- Born: 12 July 1988 (age 38) Belgrade, Yugoslavia
- Occupation: Politician

= Aleksandar Mirković =

Serbian politician (born 1988)

Aleksandar Mirković (Александар Мирковић; born 12 July 1988) is a Serbian politician. He has led the Serbian Progressive Party group in the Assembly of the City of Belgrade since 2018 and was elected to the National Assembly of Serbia in the 2020 parliamentary election.

==Early life and career==
Mirković was born and raised in the Belgrade municipality of Voždovac. He has a bachelor's degree in economics.

==Political career==
===Municipal politician===
Mirković was deputy leader of the Progressive Party's municipal board in Belgrade from 2010 to 2013. He received the 26th position on the party's electoral list in the 2012 Belgrade City Assembly election and was elected when the list won 37 mandates. The election was won by the Democratic Party and its allies, and Mirković served as a member of the opposition. The Democratic-led administration lost its majority in late 2013 and a new city election was called for 2014. Mirković was not a candidate in this election. Instead, he received the fourteenth position on the Serbian Progressive Party's list in the December 2013 Voždovac municipal election and was elected when the list won a majority victory with 36 out of 55 mandates.

Mirković received the fourth position on the Progressive Party's list in the 2016 Voždovac municipal election and was elected to a second term when the list won 26 mandates. He was also re-elected to the Belgrade city assembly in the 2018 city election, ranked 32nd on the Progressive list and was returned when the list won a majority victory with 64 four out of 110 seats. Mirković was named leader of the Serbian Progressive Party in the city assembly following the election.

===Parliamentarian===
Mirković received the 48th position on the Progressive Party's list in the 2020 Serbian parliamentary election and was elected when the list won a landslide majority with 188 out of 250 mandates.

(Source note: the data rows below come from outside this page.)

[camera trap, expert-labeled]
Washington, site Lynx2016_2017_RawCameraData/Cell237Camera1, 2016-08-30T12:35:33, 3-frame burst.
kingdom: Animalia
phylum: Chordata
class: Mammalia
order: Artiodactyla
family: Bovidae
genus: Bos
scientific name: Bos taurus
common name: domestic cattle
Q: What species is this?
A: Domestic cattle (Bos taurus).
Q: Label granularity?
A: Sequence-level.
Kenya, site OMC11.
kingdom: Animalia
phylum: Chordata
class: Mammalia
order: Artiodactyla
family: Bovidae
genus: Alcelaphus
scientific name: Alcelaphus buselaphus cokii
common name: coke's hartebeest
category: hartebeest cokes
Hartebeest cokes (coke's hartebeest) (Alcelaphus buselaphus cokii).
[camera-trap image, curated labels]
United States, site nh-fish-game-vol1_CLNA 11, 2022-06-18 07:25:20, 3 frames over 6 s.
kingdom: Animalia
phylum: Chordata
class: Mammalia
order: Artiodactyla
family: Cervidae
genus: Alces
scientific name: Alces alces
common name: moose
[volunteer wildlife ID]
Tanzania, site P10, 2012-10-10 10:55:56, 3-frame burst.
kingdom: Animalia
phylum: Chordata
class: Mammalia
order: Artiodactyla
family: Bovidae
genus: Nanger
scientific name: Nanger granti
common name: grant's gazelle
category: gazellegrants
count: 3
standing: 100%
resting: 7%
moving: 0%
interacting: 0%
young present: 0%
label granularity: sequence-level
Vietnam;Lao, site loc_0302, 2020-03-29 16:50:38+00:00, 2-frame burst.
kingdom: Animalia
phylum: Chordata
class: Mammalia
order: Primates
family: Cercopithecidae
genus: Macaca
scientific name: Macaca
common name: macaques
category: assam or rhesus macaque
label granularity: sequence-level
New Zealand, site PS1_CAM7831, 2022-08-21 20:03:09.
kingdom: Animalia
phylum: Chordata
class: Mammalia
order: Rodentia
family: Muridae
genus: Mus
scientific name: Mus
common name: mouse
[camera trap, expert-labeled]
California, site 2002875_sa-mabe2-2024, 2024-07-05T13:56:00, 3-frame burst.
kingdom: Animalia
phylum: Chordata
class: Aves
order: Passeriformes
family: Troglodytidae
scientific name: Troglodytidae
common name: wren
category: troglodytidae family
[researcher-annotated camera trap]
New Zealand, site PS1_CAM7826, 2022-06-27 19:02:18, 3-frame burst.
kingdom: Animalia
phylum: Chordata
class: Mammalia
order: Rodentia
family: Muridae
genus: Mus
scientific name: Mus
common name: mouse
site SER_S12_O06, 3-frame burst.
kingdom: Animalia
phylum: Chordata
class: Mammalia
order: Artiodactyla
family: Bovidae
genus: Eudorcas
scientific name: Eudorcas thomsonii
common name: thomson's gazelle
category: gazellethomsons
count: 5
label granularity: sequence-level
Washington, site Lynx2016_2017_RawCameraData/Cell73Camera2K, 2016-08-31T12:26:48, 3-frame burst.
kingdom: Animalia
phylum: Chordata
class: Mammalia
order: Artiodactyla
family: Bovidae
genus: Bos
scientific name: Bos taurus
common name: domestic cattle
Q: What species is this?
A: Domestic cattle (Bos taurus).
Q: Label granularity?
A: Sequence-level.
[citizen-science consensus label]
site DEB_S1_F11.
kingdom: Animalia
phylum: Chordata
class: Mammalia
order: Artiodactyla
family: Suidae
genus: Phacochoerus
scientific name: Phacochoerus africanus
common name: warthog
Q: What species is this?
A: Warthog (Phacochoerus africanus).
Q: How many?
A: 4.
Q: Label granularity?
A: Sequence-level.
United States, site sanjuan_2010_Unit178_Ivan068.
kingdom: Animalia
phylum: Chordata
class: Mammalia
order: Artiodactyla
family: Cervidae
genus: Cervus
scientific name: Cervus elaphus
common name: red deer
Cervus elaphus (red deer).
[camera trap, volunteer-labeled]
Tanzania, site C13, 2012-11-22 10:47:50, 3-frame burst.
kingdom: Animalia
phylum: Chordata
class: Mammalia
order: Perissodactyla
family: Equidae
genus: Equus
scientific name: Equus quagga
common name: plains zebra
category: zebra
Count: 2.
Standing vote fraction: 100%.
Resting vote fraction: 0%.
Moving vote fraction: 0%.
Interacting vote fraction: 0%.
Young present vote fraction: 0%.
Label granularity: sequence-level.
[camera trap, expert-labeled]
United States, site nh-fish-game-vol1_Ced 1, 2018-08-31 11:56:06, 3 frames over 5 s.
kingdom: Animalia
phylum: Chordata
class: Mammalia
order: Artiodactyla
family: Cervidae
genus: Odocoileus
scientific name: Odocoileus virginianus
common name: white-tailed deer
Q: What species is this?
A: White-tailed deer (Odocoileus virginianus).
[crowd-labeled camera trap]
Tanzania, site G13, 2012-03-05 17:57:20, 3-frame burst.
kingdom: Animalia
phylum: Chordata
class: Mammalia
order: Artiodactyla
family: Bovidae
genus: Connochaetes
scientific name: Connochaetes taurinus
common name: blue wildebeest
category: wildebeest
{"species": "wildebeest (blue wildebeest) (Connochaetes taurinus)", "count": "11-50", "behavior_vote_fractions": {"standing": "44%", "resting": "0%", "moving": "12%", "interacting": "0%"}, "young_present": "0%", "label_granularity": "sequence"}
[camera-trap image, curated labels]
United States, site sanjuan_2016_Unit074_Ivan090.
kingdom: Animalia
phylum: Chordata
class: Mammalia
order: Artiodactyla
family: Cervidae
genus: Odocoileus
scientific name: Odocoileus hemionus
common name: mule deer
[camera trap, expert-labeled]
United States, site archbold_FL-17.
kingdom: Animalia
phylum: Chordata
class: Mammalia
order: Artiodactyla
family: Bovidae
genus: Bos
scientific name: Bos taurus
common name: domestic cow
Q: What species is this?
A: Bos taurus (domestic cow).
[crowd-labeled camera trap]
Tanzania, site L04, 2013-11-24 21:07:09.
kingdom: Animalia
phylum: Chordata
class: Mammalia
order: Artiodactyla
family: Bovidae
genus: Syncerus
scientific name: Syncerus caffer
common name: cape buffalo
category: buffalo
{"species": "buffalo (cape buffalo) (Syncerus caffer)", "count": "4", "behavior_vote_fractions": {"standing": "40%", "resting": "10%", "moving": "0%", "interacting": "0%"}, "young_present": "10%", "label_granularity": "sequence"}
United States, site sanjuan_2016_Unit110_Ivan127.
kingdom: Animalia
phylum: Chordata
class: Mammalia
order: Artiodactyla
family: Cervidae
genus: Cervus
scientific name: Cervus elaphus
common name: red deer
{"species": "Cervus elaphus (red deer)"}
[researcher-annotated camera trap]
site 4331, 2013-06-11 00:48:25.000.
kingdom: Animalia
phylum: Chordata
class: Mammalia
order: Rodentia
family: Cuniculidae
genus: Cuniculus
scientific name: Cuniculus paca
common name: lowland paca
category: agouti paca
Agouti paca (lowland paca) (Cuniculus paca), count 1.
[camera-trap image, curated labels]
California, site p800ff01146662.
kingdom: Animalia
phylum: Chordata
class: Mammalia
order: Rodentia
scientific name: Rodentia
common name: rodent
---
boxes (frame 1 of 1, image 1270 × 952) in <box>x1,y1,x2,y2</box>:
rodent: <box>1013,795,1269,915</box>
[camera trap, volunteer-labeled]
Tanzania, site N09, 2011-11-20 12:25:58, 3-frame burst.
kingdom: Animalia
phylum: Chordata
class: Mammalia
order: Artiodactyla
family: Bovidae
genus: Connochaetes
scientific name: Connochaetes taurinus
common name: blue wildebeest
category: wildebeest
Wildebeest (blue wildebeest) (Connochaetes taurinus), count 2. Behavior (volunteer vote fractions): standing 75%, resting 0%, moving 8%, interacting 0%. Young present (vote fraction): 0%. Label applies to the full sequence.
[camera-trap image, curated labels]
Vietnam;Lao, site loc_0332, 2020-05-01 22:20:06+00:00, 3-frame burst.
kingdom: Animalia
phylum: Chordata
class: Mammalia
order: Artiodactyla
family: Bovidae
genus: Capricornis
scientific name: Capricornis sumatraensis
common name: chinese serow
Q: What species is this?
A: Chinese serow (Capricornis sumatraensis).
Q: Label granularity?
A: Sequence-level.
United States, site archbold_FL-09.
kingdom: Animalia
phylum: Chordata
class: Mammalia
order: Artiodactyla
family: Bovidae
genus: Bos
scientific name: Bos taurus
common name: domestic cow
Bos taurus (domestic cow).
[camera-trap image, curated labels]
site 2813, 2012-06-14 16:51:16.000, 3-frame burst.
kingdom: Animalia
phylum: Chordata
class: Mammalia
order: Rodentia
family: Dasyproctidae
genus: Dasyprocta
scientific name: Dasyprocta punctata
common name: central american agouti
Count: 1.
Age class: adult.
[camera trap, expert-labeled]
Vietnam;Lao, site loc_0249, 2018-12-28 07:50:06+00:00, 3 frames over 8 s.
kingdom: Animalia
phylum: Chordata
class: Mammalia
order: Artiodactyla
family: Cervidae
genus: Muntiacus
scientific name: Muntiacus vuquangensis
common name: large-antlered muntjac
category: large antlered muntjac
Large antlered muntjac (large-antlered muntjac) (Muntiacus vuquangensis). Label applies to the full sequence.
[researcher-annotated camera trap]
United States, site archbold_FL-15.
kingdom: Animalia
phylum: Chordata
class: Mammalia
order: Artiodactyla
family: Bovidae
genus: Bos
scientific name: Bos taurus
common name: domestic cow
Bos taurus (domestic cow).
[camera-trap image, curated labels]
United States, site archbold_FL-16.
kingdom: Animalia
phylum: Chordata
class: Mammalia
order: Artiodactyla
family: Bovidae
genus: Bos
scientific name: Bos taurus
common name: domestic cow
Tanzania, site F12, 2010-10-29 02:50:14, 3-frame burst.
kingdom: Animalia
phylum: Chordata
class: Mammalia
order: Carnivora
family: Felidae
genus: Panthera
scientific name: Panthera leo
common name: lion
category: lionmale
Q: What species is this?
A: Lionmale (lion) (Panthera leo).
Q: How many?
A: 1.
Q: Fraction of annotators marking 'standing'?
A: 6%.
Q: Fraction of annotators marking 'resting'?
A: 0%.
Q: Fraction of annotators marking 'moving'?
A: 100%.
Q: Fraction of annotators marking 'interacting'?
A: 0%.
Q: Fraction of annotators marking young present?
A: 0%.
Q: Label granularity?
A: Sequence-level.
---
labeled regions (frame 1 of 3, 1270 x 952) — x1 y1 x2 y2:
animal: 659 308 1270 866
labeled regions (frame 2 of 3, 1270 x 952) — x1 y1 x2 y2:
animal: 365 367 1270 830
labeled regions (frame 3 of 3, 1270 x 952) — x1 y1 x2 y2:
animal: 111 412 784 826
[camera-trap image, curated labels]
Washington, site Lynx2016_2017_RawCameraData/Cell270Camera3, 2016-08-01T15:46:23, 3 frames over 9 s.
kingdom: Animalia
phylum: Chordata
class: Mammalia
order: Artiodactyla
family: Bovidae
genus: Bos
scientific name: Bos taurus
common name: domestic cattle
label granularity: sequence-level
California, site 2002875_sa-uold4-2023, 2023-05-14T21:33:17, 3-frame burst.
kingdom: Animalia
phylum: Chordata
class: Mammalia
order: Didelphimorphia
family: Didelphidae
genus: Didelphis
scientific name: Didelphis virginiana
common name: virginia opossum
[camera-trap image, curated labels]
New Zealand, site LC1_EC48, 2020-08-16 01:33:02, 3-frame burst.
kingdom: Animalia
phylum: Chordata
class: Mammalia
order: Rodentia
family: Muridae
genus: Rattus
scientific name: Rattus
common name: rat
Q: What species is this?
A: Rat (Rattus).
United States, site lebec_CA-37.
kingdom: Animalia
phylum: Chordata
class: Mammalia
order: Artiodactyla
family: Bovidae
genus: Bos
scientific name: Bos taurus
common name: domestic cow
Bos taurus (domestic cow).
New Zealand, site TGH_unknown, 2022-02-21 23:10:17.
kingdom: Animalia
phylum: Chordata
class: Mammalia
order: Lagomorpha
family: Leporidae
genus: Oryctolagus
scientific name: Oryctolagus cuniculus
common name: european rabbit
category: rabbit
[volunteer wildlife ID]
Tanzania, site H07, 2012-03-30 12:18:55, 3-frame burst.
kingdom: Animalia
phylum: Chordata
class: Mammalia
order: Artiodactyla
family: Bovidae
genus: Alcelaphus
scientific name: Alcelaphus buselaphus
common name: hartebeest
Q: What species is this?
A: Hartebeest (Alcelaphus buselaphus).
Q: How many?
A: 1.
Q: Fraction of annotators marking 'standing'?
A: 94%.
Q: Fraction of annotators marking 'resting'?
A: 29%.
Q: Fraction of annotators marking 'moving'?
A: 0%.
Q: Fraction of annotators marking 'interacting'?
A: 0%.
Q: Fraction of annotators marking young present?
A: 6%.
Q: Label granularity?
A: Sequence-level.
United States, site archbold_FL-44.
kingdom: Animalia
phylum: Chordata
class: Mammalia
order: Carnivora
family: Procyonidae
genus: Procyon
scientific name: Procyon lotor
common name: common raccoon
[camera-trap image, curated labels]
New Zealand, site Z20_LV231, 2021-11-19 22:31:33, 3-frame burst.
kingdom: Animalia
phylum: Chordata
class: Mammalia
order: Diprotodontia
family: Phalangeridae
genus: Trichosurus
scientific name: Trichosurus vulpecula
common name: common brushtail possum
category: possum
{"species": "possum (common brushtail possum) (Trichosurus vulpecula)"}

He later became member of the assembly's defence and internal affairs committee and the committee on Kosovo-Metohija: a deputy member of the committee on spatial planning, transport, infrastructure, and telecommunications. The leader of Serbia's parliamentary friendship group with Argentina – as well as a member of the parliamentary friendship groups with the Bahamas, Botswana, Brazil, Cameroon, the Central African Republic, Chile, China, Comoros, Cuba, Ecuador, Equatorial Guinea, Eritrea, Greece, Grenada, Guinea-Bissau, Jamaica, Japan, Kyrgyzstan, Laos, Liberia, Madagascar, Mali, Mauritius, Mexico, Morocco, Mozambique, Nauru, Nicaragua, Nigeria, Palau, Papua New Guinea, Paraguay, Peru, Portugal, Russia, Saint Vincent and the Grenadines, Sao Tome and Principe, South Sudan, Spain, Sri Lanka, the Dominican Republic, the Republic of Congo, the Solomon Islands – alongside the countries of Sub-Saharan Africa, Sudan, Suriname, Togo, Trinidad and Tobago, Uruguay, Uzbekistan, and Venezuela.